PROMPT: All of the data should be restated word for word, with the pictures omitted.

Stored items:
=====
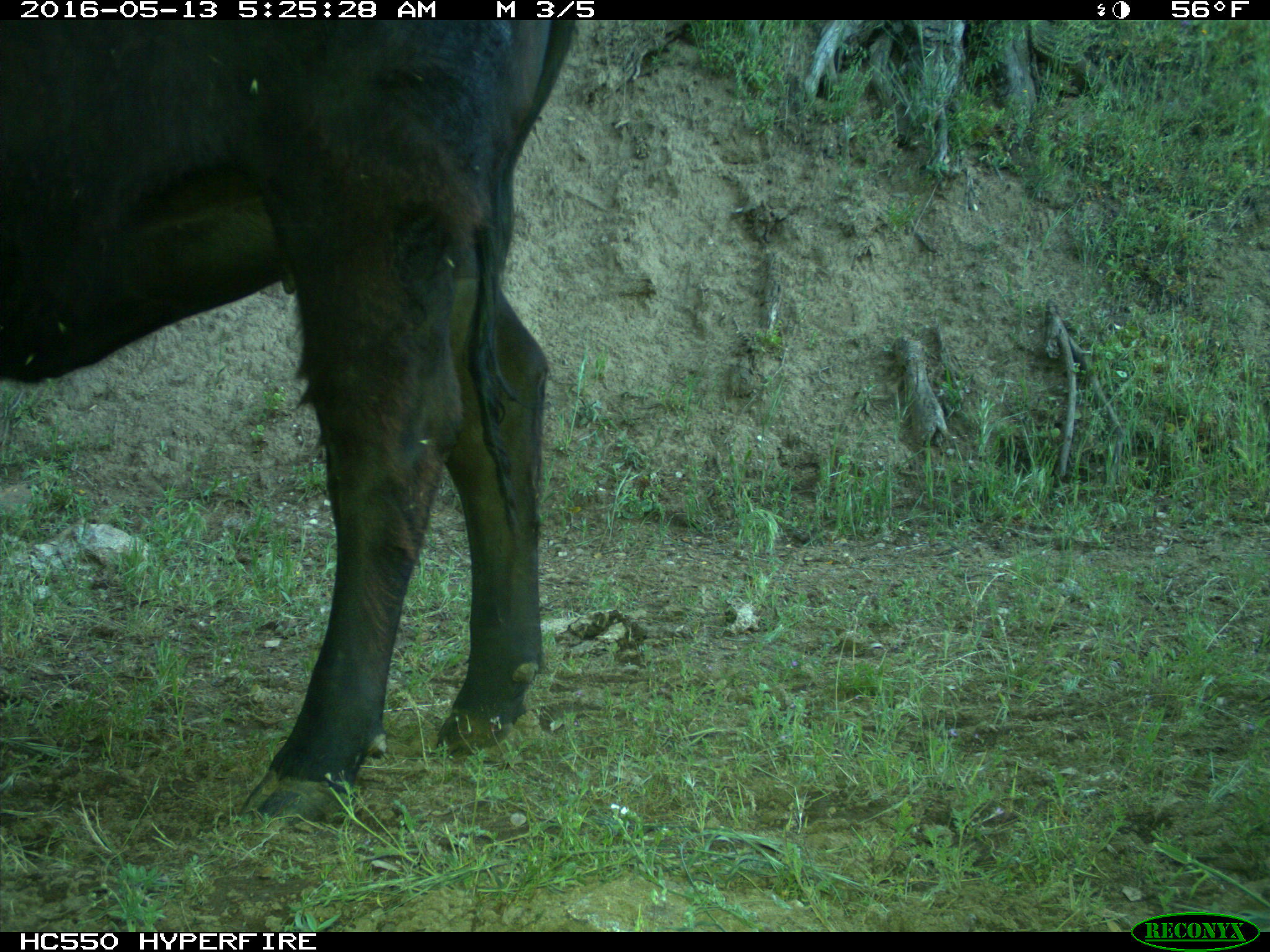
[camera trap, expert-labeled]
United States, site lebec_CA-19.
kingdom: Animalia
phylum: Chordata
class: Mammalia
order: Artiodactyla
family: Bovidae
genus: Bos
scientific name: Bos taurus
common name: domestic cow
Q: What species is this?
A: Bos taurus (domestic cow).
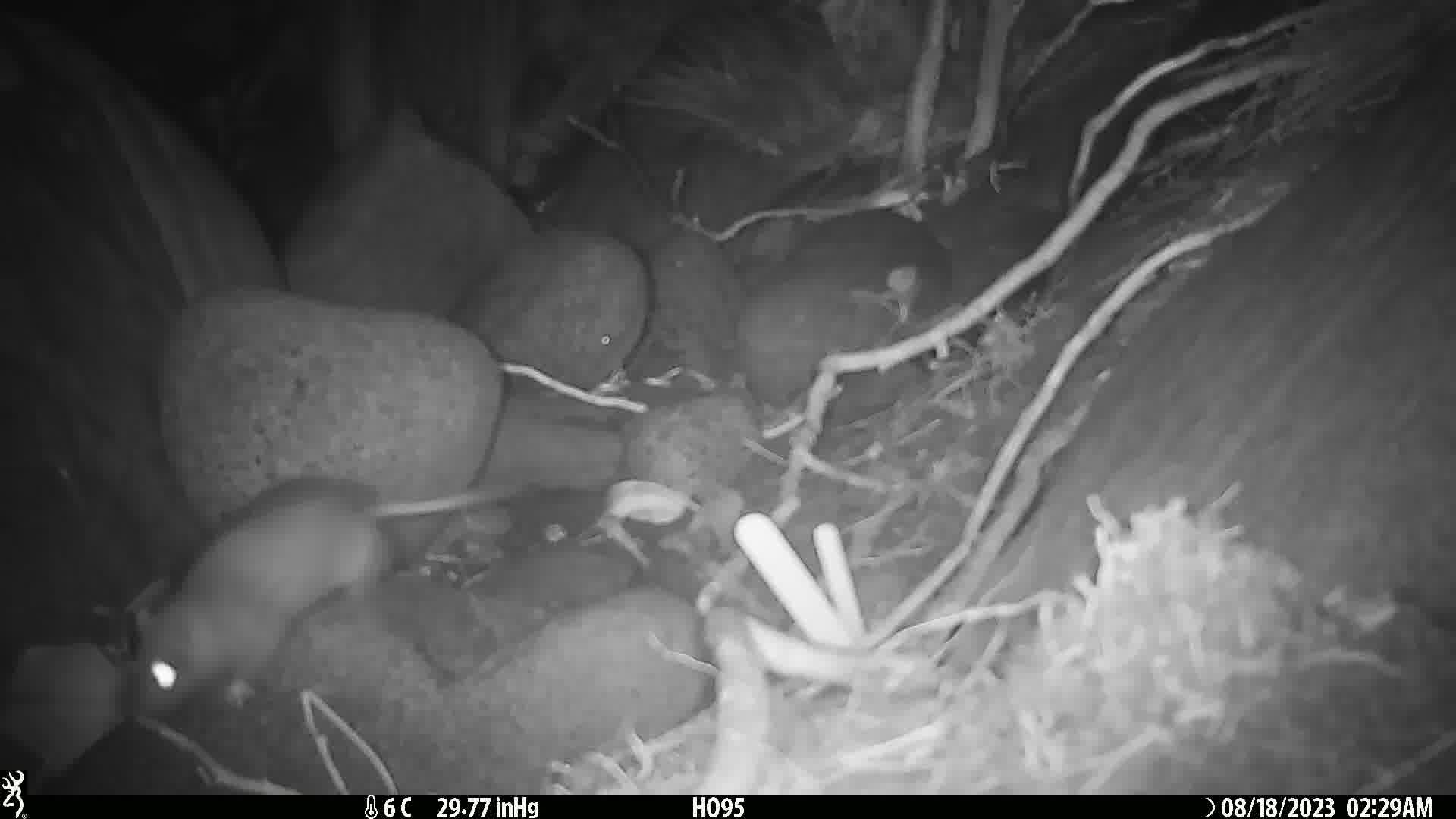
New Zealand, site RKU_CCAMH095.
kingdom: Animalia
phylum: Chordata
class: Mammalia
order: Rodentia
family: Muridae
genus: Rattus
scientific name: Rattus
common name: rat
Rat (Rattus).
=====
TASK ANSWER:
[camera trap, expert-labeled]
United States, site lebec_CA-19.
kingdom: Animalia
phylum: Chordata
class: Mammalia
order: Artiodactyla
family: Bovidae
genus: Bos
scientific name: Bos taurus
common name: domestic cow
Q: What species is this?
A: Bos taurus (domestic cow).
New Zealand, site RKU_CCAMH095.
kingdom: Animalia
phylum: Chordata
class: Mammalia
order: Rodentia
family: Muridae
genus: Rattus
scientific name: Rattus
common name: rat
Rat (Rattus).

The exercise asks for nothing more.